• Document text:
:::::

Menu

Show posts

This section allows you to view all posts made by this member. Note that you can only see posts made in areas you currently have access to.

Show posts Menu

Messages - velaar

#1
Solved!  8)

So it was the source host sending malformed packets. I'm not 100% certain as to why but I blame Windows. It is possible that Windows drivers were somehow affecting NV settings on the NICs so problem persisted across OSs.

Reflashing the NIC and resetting Windows drivers solved it.

I was only able to confirm that it was happening by doing a LOT more wiresharking on both ends of the network with  Promiscuous mode enabled across all interfaces.
#2
Alright. I give up. I spent 4 nights on it and have no clue as to what is going on.

[Problem statement]
In a 10 gigabit 2-tier home network 1 host mystically causes 100% CPU load and has speeds waaaay below link speed. Looks like no other hosts are affected.

:::::

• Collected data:

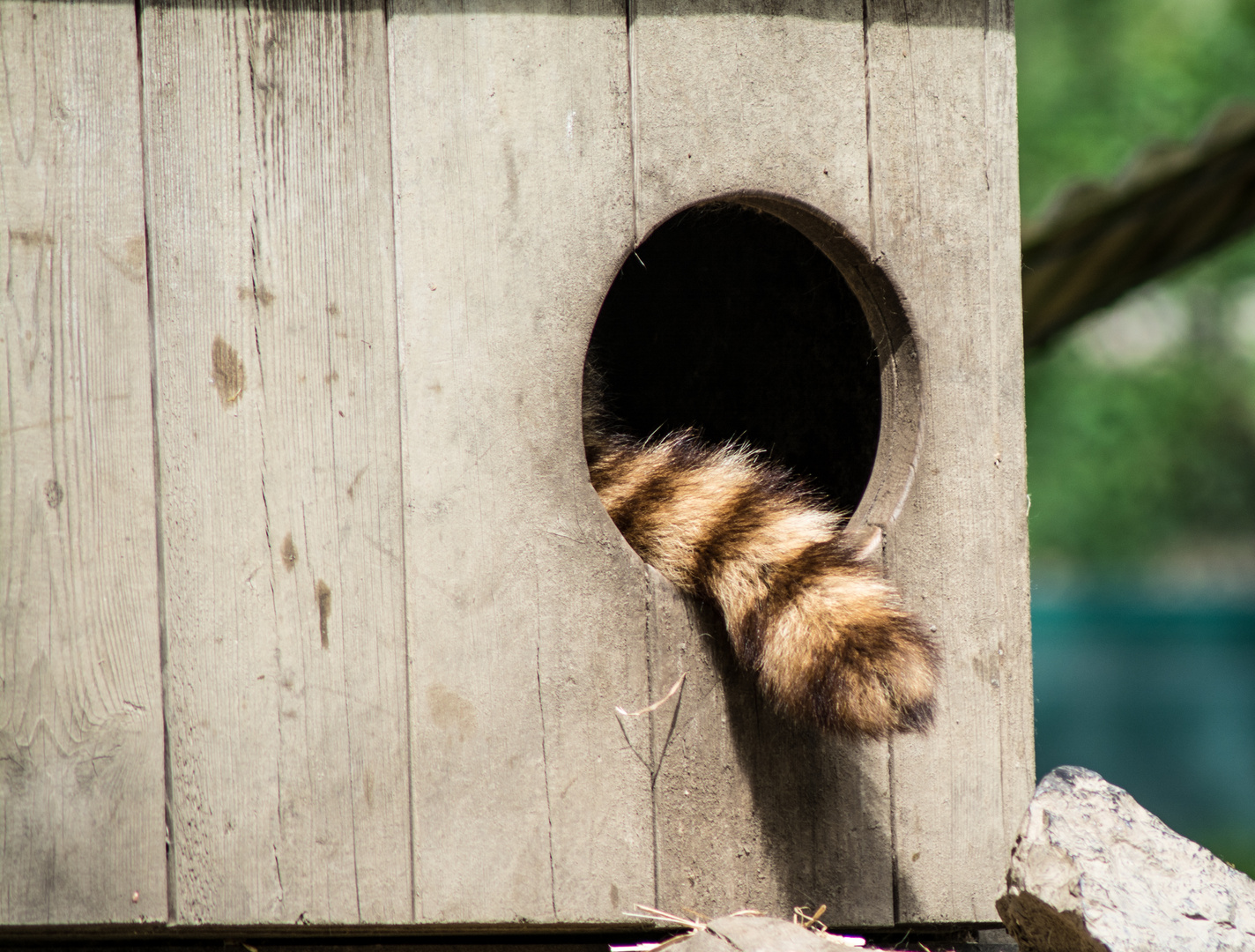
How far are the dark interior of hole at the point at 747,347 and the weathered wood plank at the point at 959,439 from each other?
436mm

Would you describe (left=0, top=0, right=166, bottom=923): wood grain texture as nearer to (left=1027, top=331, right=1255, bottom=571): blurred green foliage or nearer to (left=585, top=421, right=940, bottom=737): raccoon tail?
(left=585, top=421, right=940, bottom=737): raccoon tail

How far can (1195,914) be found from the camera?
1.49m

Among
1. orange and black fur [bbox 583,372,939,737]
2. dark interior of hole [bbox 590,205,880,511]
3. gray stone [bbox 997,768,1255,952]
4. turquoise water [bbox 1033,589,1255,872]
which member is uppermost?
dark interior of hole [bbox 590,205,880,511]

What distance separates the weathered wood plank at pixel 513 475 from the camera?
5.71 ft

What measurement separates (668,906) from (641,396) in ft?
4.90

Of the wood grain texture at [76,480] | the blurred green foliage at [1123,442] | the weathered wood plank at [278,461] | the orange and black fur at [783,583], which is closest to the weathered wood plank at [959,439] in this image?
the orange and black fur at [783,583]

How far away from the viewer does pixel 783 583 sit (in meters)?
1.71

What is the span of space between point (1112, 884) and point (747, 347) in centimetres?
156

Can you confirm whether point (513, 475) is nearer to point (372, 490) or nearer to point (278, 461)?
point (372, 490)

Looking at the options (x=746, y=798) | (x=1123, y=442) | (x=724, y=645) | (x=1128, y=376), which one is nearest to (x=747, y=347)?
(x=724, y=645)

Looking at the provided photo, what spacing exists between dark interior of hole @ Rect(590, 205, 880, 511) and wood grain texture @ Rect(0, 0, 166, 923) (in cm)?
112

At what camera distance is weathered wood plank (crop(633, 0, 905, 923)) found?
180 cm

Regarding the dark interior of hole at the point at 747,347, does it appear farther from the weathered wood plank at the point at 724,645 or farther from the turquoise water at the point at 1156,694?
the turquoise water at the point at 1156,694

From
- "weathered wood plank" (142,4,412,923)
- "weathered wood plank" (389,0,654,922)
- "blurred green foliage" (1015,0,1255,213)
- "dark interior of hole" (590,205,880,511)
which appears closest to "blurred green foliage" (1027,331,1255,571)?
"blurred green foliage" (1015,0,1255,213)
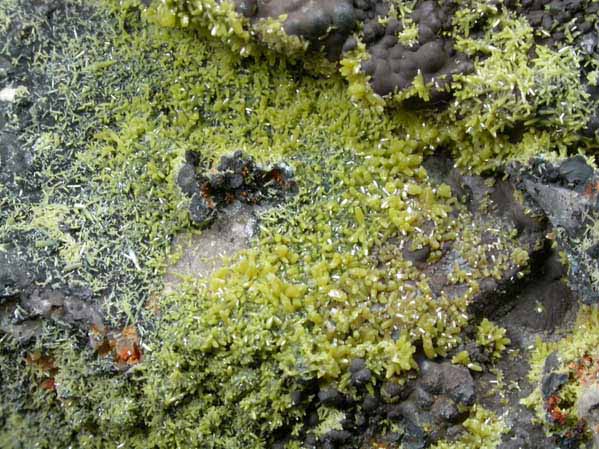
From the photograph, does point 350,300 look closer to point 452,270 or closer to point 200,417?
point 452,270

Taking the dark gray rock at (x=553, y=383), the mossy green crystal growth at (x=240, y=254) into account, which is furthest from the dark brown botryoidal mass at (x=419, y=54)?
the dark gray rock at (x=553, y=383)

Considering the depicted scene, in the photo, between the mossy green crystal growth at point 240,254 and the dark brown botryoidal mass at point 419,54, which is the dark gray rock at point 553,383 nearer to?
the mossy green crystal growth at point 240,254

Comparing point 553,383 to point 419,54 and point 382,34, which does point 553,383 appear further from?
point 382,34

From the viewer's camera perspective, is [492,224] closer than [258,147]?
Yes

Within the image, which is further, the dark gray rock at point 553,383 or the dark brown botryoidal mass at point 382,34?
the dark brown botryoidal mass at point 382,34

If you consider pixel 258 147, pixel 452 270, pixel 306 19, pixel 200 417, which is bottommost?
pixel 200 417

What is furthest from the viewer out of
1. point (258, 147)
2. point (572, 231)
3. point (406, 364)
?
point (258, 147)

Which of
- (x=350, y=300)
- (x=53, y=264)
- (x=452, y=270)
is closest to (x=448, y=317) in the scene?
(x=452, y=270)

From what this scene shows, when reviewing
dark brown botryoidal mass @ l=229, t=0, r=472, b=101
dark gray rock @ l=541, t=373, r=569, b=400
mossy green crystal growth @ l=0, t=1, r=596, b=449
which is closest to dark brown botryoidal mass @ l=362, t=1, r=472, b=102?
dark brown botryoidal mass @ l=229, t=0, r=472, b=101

:::::

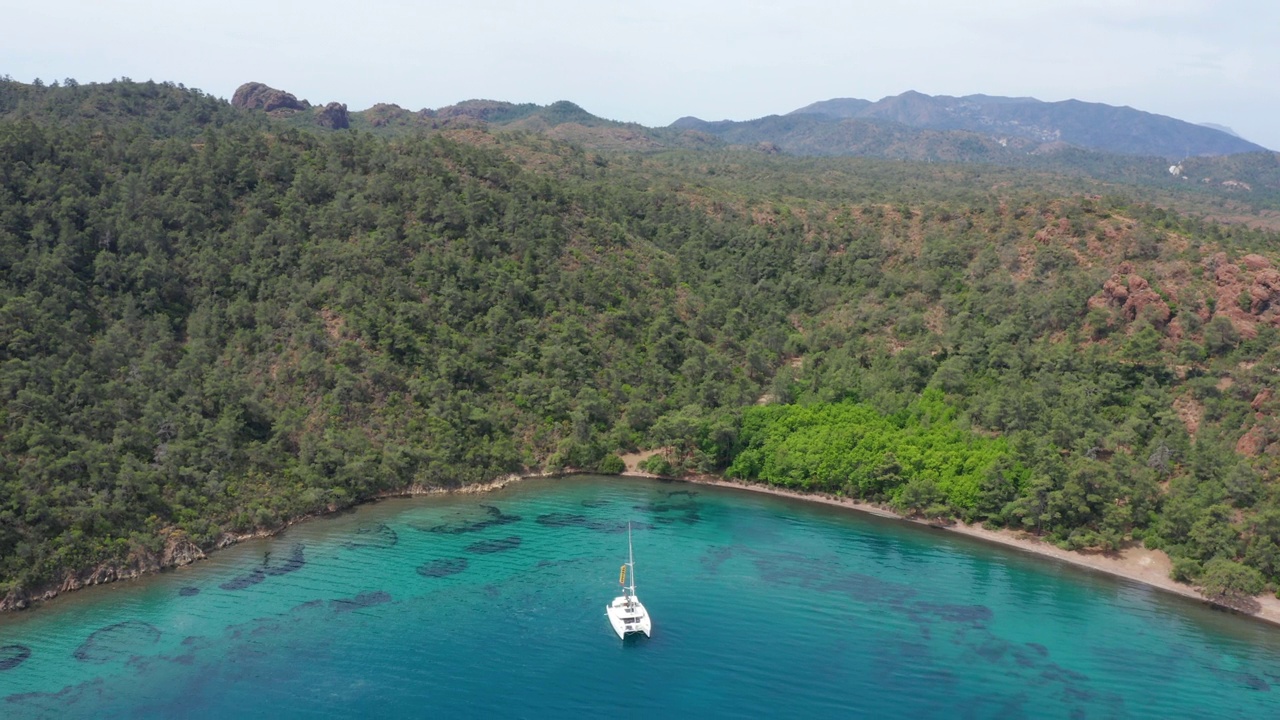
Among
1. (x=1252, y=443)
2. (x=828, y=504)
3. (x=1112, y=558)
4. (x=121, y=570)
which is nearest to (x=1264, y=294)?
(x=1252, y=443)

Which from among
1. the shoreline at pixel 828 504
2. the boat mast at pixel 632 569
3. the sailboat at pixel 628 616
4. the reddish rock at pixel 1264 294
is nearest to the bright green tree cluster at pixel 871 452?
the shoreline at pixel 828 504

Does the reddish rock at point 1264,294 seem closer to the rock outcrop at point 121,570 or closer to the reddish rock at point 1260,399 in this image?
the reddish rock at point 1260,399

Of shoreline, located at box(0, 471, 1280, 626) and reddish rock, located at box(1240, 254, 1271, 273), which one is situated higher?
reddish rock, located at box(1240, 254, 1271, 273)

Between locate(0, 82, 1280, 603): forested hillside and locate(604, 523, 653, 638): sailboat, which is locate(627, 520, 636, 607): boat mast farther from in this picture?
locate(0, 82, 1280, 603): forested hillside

:::::

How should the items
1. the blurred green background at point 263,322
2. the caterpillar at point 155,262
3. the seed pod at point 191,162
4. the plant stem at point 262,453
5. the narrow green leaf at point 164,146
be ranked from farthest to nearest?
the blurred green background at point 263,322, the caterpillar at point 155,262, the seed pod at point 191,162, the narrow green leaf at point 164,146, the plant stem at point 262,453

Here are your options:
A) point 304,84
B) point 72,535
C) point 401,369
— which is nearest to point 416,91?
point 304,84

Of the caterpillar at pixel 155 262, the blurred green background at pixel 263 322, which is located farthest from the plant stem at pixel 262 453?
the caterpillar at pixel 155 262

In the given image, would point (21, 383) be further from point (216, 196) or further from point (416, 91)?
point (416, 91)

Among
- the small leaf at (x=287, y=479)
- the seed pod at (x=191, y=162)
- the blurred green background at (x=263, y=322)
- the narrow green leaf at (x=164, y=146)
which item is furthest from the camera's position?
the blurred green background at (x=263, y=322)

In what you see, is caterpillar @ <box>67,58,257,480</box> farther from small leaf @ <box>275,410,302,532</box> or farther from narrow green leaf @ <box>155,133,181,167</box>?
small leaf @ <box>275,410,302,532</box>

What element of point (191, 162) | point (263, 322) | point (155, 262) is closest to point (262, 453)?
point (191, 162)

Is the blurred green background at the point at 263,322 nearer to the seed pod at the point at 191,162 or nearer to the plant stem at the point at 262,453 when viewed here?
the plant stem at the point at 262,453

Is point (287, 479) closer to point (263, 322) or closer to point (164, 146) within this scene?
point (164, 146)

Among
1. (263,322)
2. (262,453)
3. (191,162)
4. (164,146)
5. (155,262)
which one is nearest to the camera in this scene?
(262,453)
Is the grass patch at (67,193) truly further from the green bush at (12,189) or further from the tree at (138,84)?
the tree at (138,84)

:::::

• Things to do:
a – Write out the forum posts from "Reflashing the NIC" up to and including "hosts are affected.".
b – In the forum posts, what fixed the problem?
c – Summarize the forum posts in two sentences.
The records have no connection to the forum posts.

• Task-by-task answers:
a –
Reflashing the NIC and resetting Windows drivers solved it.

I was only able to confirm that it was happening by doing a LOT more wiresharking on both ends of the network with  Promiscuous mode enabled across all interfaces.
#2
Alright. I give up. I spent 4 nights on it and have no clue as to what is going on.

[Problem statement]
In a 10 gigabit 2-tier home network 1 host mystically causes 100% CPU load and has speeds waaaay below link speed. Looks like no other hosts are affected.

b – Reflashing the NIC and resetting Windows drivers.

c – In a 10-gigabit two-tier home network, one host caused 100% CPU load and ran at speeds far below link speed. The cause was the source host sending malformed packets, which was confirmed through extensive Wireshark captures with promiscuous mode enabled, and reflashing the NIC and resetting Windows drivers solved it.